Word for word, quote the lines from the one containing "scientific name: Crocuta crocuta" to the end of the entries below, including both. Leave pictures out.

## SUPPLIED MATERIAL
####################
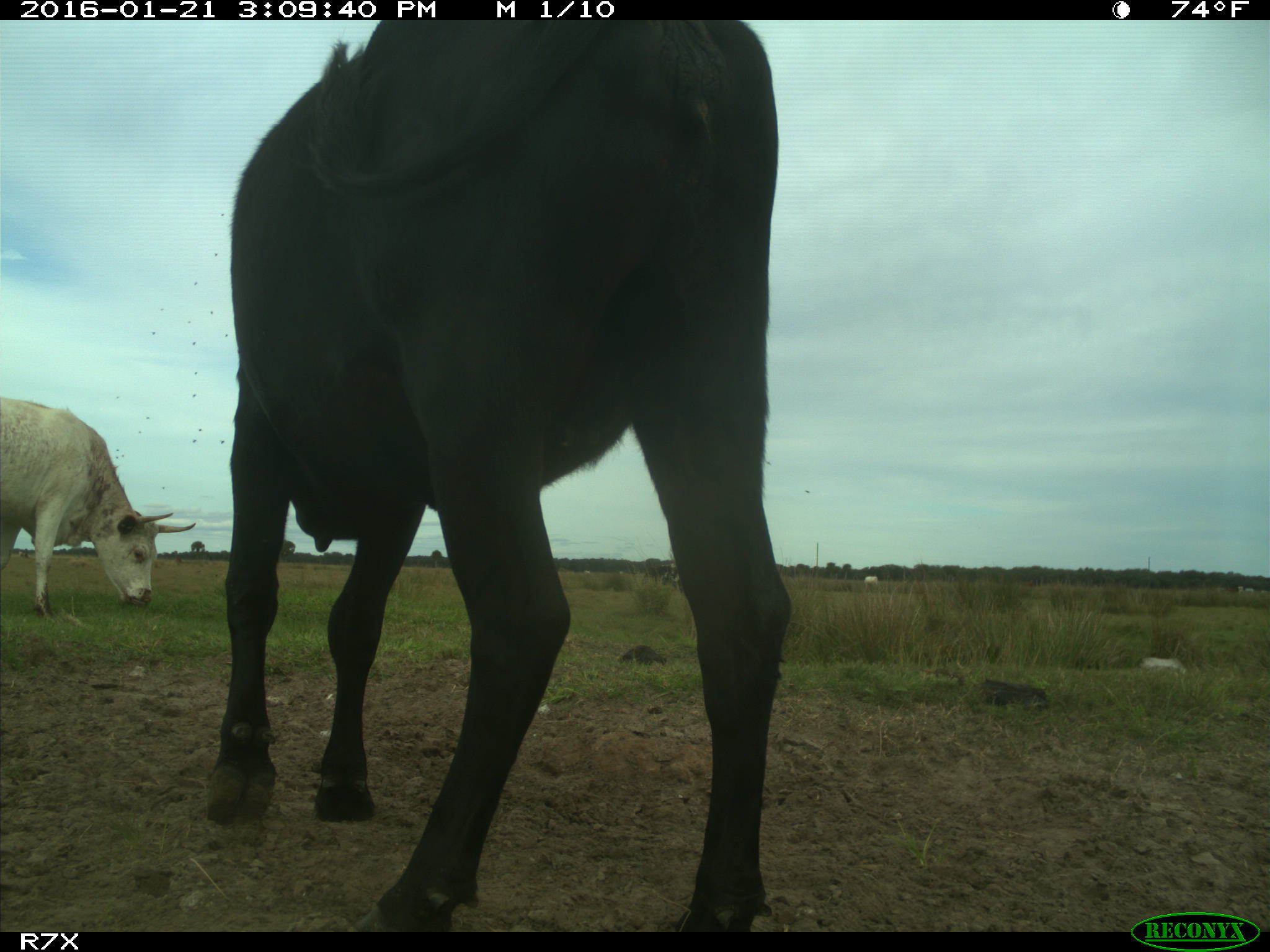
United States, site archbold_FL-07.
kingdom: Animalia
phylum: Chordata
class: Mammalia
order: Artiodactyla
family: Bovidae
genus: Bos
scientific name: Bos taurus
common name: domestic cow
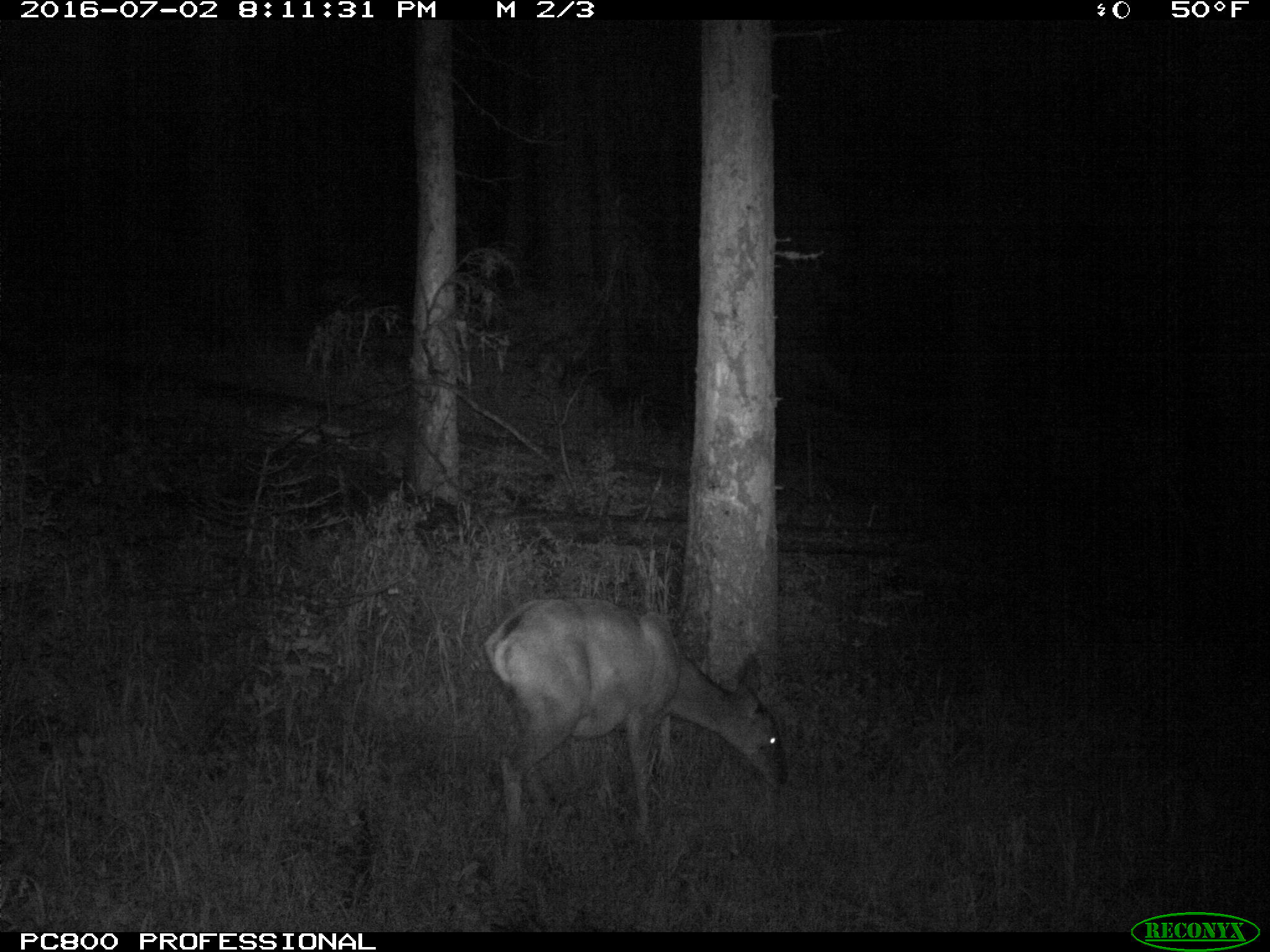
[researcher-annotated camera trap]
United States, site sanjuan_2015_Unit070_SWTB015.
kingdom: Animalia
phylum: Chordata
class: Mammalia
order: Artiodactyla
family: Cervidae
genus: Odocoileus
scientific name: Odocoileus hemionus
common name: mule deer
Odocoileus hemionus (mule deer).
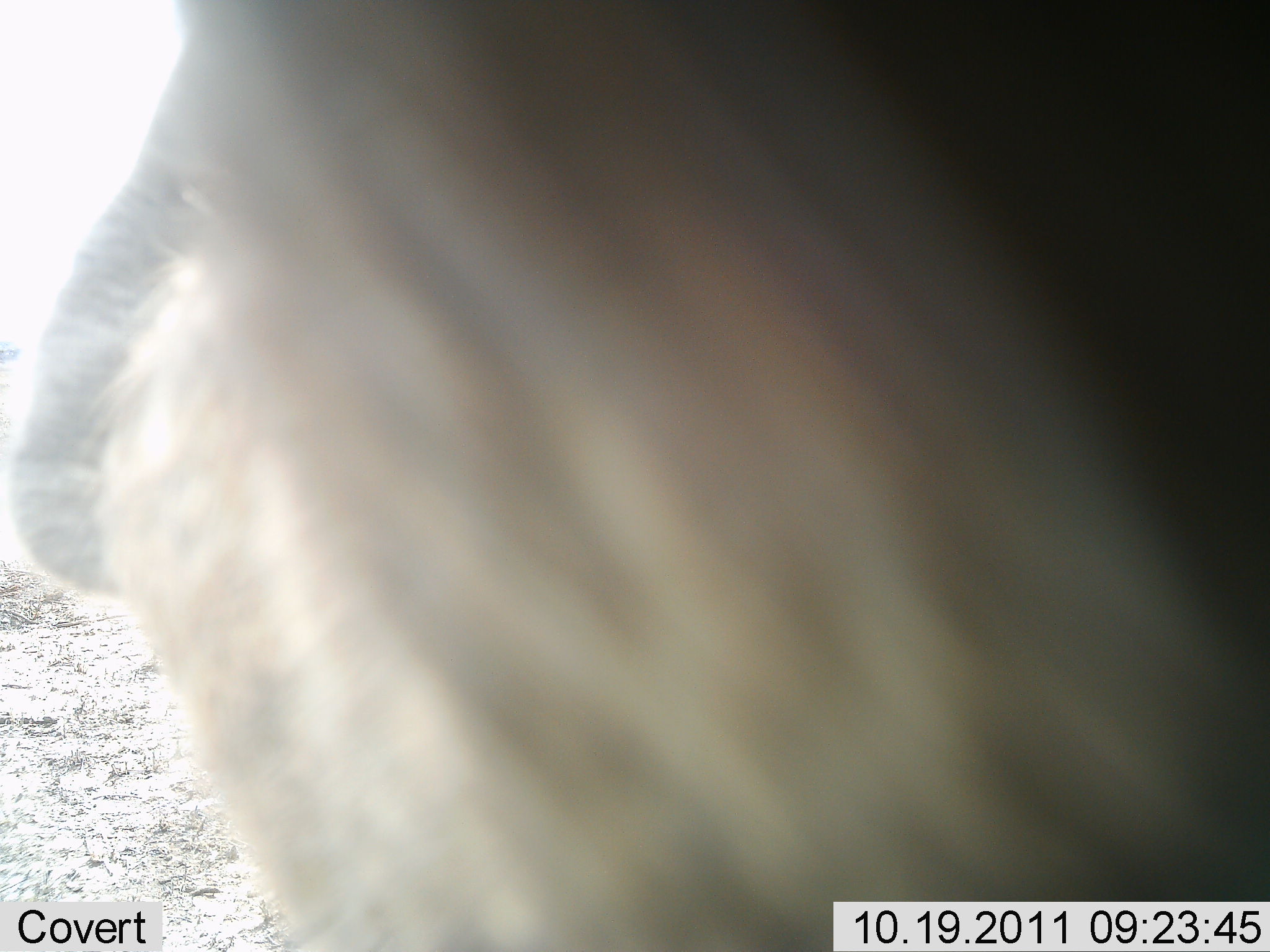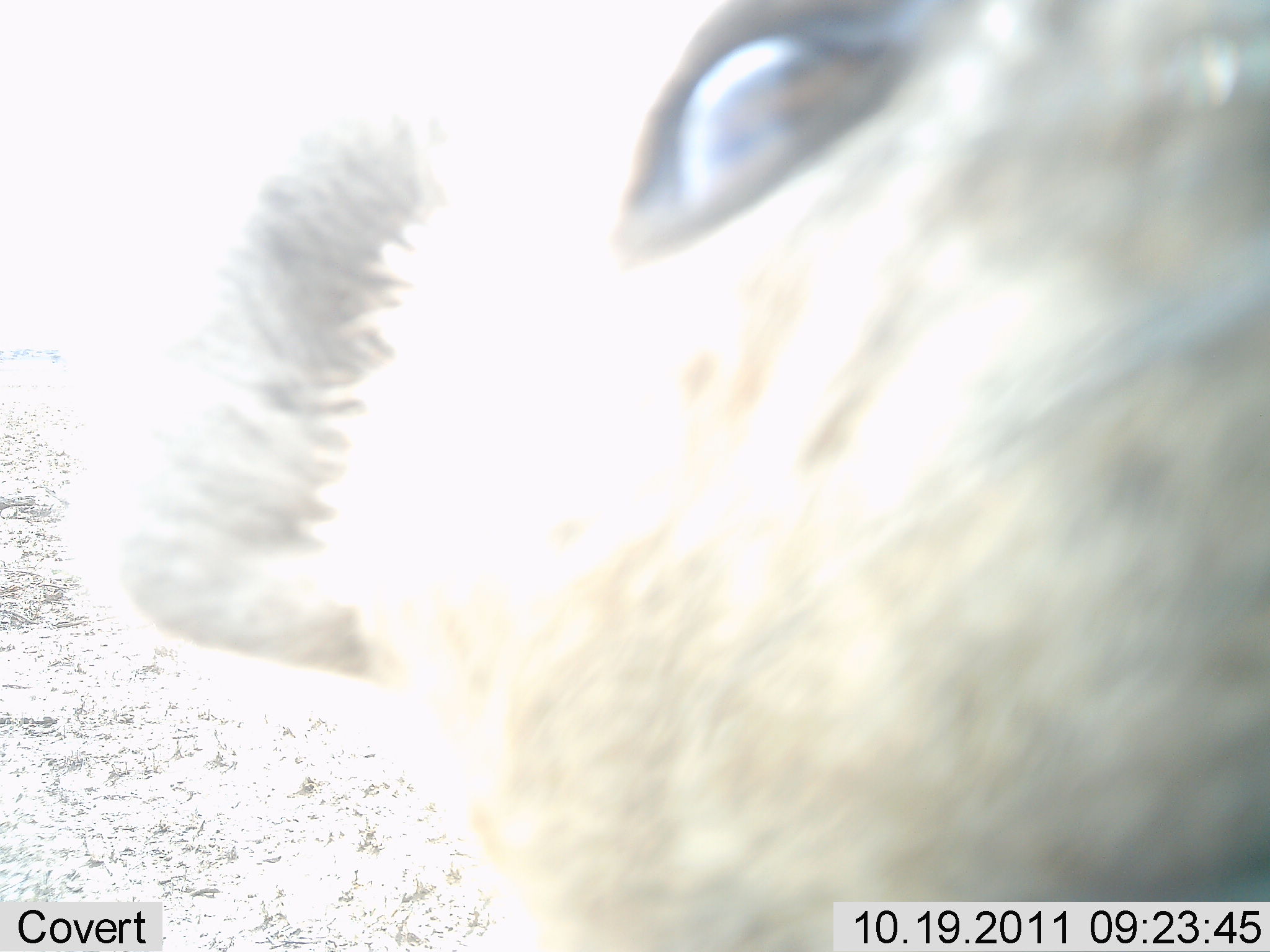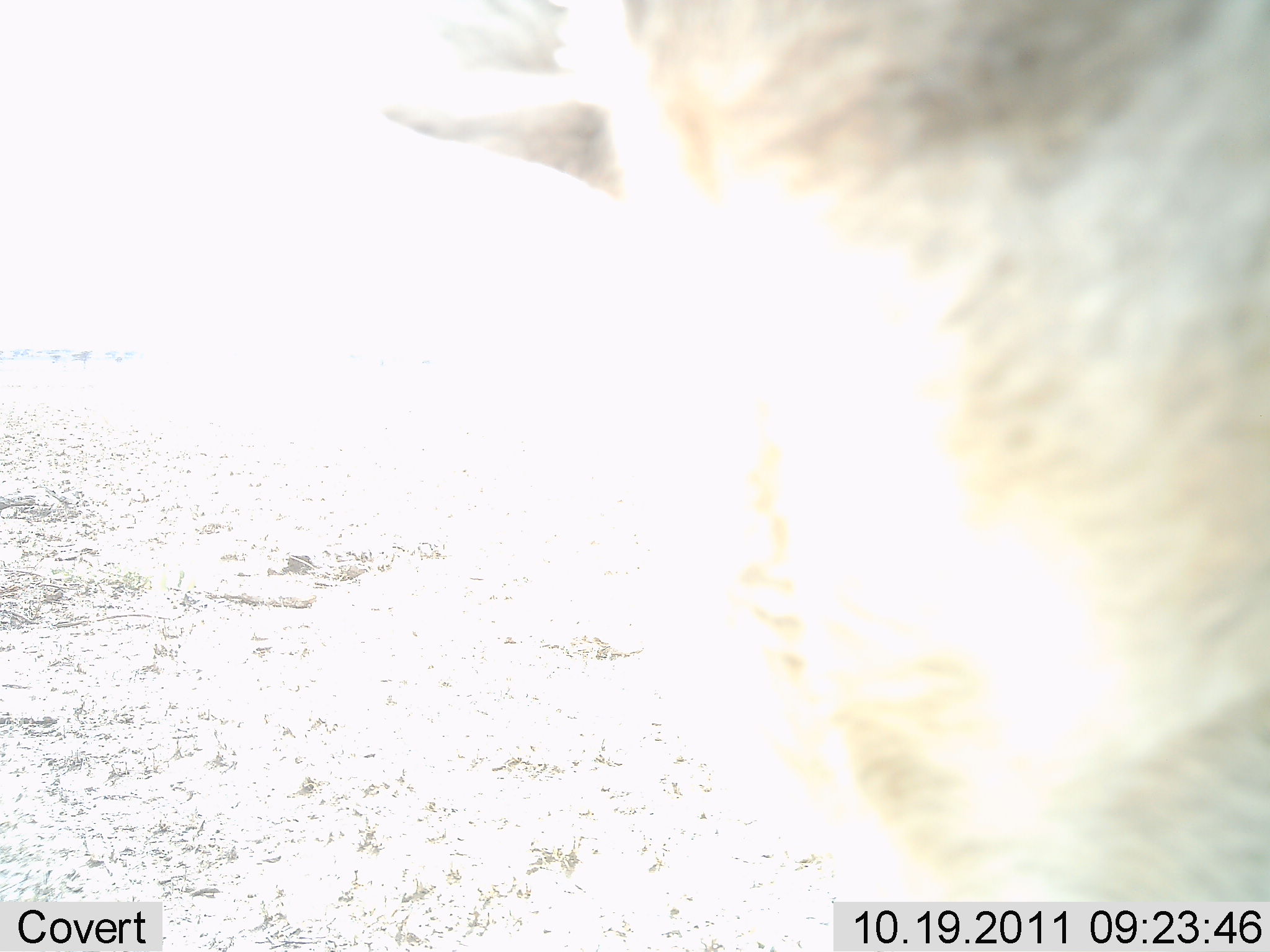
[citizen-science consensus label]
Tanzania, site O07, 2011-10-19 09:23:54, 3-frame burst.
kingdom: Animalia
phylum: Chordata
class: Mammalia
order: Carnivora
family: Hyaenidae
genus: Crocuta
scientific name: Crocuta crocuta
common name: spotted hyena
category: hyenaspotted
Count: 1.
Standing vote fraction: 25%.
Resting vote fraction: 0%.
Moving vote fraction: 0%.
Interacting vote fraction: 75%.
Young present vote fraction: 0%.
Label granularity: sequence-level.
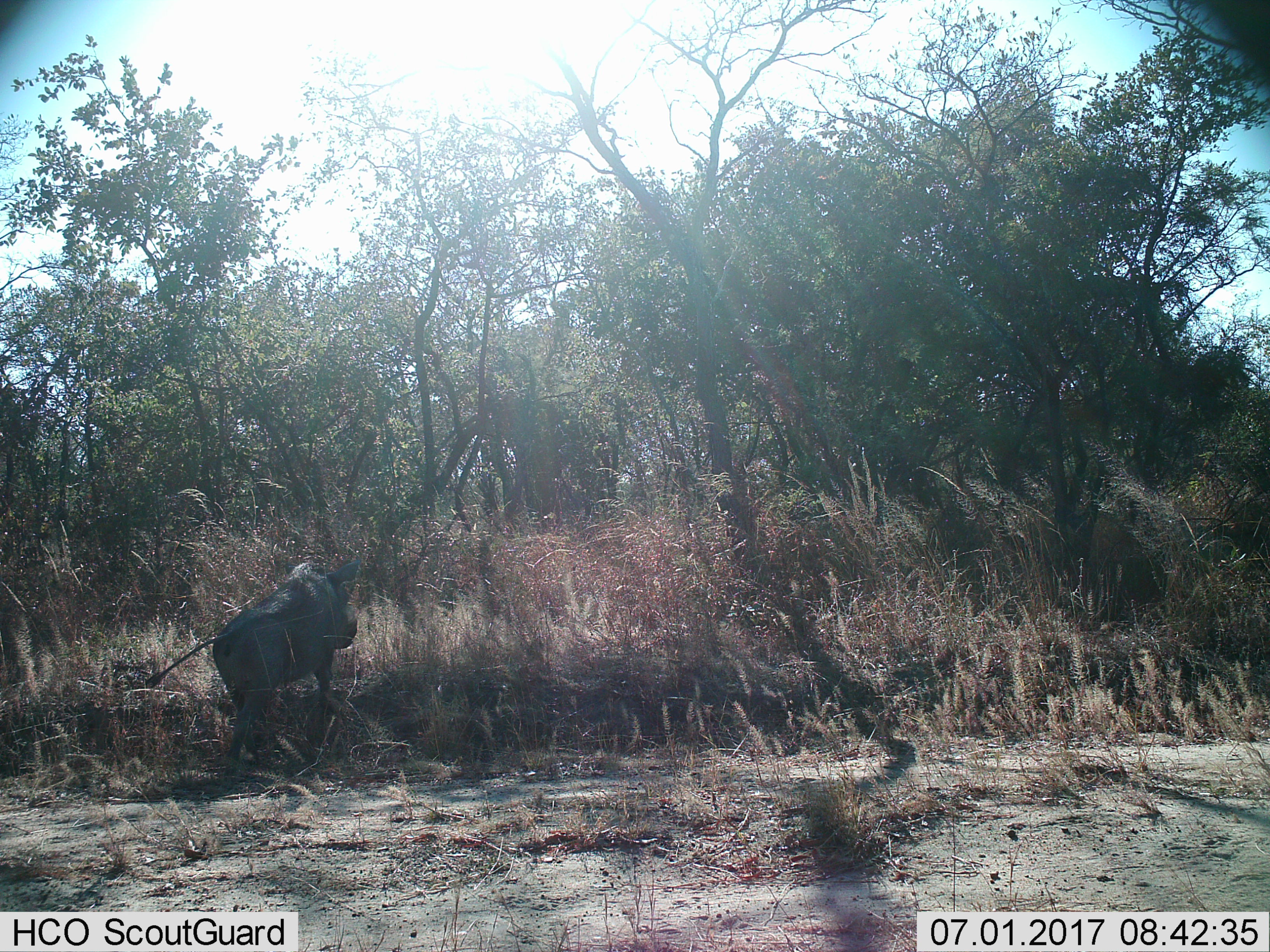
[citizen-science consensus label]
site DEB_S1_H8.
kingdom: Animalia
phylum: Chordata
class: Mammalia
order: Artiodactyla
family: Suidae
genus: Phacochoerus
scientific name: Phacochoerus africanus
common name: warthog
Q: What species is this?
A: Warthog (Phacochoerus africanus).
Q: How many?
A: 1.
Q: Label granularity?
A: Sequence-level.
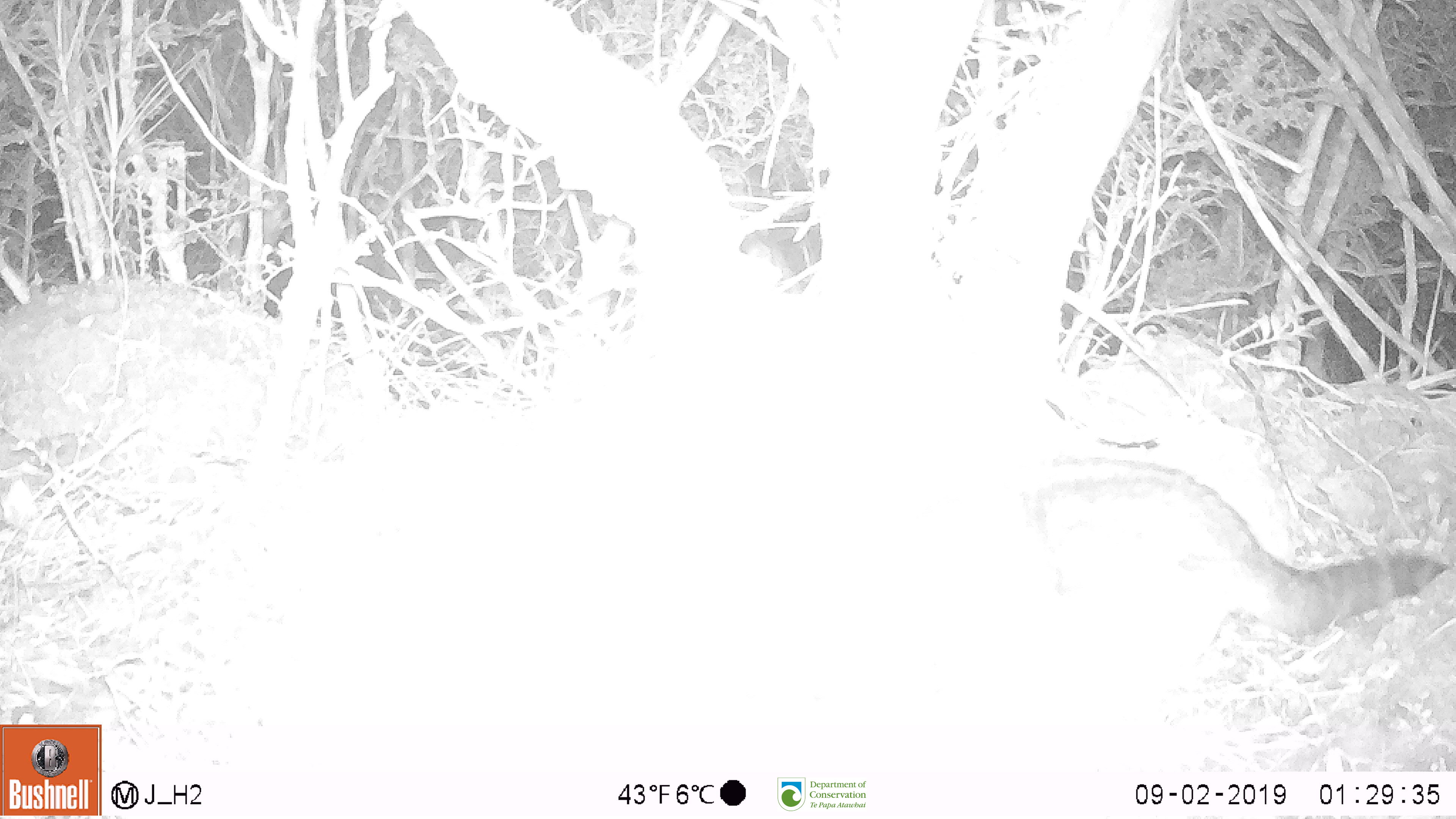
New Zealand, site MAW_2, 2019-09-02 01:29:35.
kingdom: Animalia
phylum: Chordata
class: Mammalia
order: Carnivora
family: Felidae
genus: Felis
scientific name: Felis catus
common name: domestic cat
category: cat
Cat (domestic cat) (Felis catus).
####################
## WRITTEN RESPONSE
scientific name: Crocuta crocuta
common name: spotted hyena
category: hyenaspotted
Count: 1.
Standing vote fraction: 25%.
Resting vote fraction: 0%.
Moving vote fraction: 0%.
Interacting vote fraction: 75%.
Young present vote fraction: 0%.
Label granularity: sequence-level.
[citizen-science consensus label]
site DEB_S1_H8.
kingdom: Animalia
phylum: Chordata
class: Mammalia
order: Artiodactyla
family: Suidae
genus: Phacochoerus
scientific name: Phacochoerus africanus
common name: warthog
Q: What species is this?
A: Warthog (Phacochoerus africanus).
Q: How many?
A: 1.
Q: Label granularity?
A: Sequence-level.
New Zealand, site MAW_2, 2019-09-02 01:29:35.
kingdom: Animalia
phylum: Chordata
class: Mammalia
order: Carnivora
family: Felidae
genus: Felis
scientific name: Felis catus
common name: domestic cat
category: cat
Cat (domestic cat) (Felis catus).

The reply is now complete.